Conversa vai, conversa vem, dia desses uma conhecida relatou o desconforto que sentiu ao ser tratada como “a diferente” durante uma viagem ao exterior.
– Todos os olhares se voltavam para mim, me sentia vigiada, monitorada o tempo todo. Foi estranho e constrangedor, resumiu ela, uma mulher de ascendência italiana, nascida e criada “entre iguais”, no interior de SP.
– Comigo é assim quase todo o dia, com o agravante de que não preciso sair do meu país para ser tratada como “a diferente” ou me sentir vigiada, repliquei.
Estava servida a “torta de climão”.
Embora tenhamos avançado em conquistas sociais, é inegável que preconceito e discriminação fazem parte do cotidiano de quem é preto neste país, que, apesar da maioria autodeclarada negra (56%, pelo IBGE), institucionalizou o racismo.
Aos negros brasileiros ainda é negado o pertencimento à própria pátria. Pertencer tem a ver com se sentir acolhido, entendido, aceito, estar incluído, poder frequentar, ser considerado um sujeito de direitos.

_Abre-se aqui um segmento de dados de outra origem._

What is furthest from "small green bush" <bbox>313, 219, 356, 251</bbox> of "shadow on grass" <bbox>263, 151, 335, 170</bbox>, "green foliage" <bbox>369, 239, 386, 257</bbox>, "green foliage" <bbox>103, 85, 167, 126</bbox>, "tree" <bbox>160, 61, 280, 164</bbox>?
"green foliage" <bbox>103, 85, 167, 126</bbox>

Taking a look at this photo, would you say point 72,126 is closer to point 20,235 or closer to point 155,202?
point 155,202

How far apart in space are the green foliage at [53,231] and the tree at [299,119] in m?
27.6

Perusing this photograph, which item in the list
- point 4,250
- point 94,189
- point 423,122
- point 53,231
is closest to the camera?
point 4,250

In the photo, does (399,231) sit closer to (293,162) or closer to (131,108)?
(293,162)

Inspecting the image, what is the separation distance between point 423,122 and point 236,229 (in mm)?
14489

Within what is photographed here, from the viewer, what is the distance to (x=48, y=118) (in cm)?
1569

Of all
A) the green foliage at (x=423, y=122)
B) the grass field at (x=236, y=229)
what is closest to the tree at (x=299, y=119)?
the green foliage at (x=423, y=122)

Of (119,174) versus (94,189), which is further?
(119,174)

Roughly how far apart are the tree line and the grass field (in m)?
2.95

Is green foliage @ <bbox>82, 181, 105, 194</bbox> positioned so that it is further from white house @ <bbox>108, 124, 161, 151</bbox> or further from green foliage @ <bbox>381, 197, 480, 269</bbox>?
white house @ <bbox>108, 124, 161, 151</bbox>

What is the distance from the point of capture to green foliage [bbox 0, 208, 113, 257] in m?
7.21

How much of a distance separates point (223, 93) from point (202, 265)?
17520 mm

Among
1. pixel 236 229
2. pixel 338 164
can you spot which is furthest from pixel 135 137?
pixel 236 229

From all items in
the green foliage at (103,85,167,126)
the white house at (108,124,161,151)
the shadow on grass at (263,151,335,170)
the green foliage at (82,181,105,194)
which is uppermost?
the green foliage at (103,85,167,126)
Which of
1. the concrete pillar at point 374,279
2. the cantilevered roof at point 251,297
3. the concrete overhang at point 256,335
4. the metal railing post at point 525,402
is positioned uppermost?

O que inclui o acesso a bens materiais e culturais, a educação, a saúde, a moradia e a proteção jurídica.
Mas a negritude no Brasil ainda é vista como fator de risco, ameaça, até mesmo demérito. Ou um “defeito de cor”, como instituído no decreto do período colonial que reservava certas profissões aos brancos e impedia que negros assumissem cargos ou funções públicas.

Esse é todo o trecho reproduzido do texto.